* _Stated task 1_: Print the part of the computer-collection thread that opens with the words containing "TiBook G4 400" and closes with "to my friend.".
* _Stated task 2_:
Decide whether each statement agrees with the computer-collection thread. Answer yes or no and quote the deciding words from the thread.
(a) JohnnyV still owns a Performa 6300CD.
(b) The PC that JohnnyV built runs linux.
(c) The list posted by powermac includes an Ipod 10g.
* _Stated task 3_: In the computer-collection thread, list every computer that JohnnyV says he currently owns.
## START Text segment
I've got an Amstrad 640 luggable in the basement, along with an LC II, an A4 monitor and a Mac Classic, and some 486/pentium trash (mobo's, SIMM's, DIMM's, etc.) and a small 12" B&W monitor ...


----------



## JohnnyV (Feb 1, 2004)

I currently own:
Mac IIvx
Performa 6400
iMac 600 CDRW (family's computer)
TiBook G4 400 (original model)
and a PC that I built running linux (AMD Athlon 1700+)

I also used to have a Performa 6300CD, but I gave it to my friend.


----------



## powermac (Feb 2, 2004)

Apple IIe composite color monitor Style writer
Macintosh Se
Color Classic
Quadra 700, 900
Powermac 5500/225 All-in-one Color style writer
Performa 650 CD 15 Apple monitor
Powermac G3 266 DT
Powermac G3 333 Tower 17 Apple monitor
Imac BlueBerry
Cube G4 15 flat 
iBook Graphite
Powermac G4 500
Ibook Snow G3 600
Powermac G4 733 17 inch studio
Ibook G4 800 Current
Powermac G4 1gz Current 17 flat 
Ipod 10g
A lot of money spent on Apple so far. How much do people think they spent and will spend on Apple products?
## END Text segment
## START Records
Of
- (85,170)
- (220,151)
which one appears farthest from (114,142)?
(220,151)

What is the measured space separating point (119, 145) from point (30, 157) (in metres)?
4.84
## END Records
* _Complete answer 1_:
TiBook G4 400 (original model)
and a PC that I built running linux (AMD Athlon 1700+)

I also used to have a Performa 6300CD, but I gave it to my friend.

* _Complete answer 2_:
(a) No: "I also used to have a Performa 6300CD, but I gave it to my friend."
(b) Yes: "a PC that I built running linux (AMD Athlon 1700+)"
(c) Yes: "Ipod 10g"

* _Complete answer 3_:
- Mac IIvx
- Performa 6400
- iMac 600 CDRW (family's computer)
- TiBook G4 400 (original model)
- a PC that he built running linux (AMD Athlon 1700+)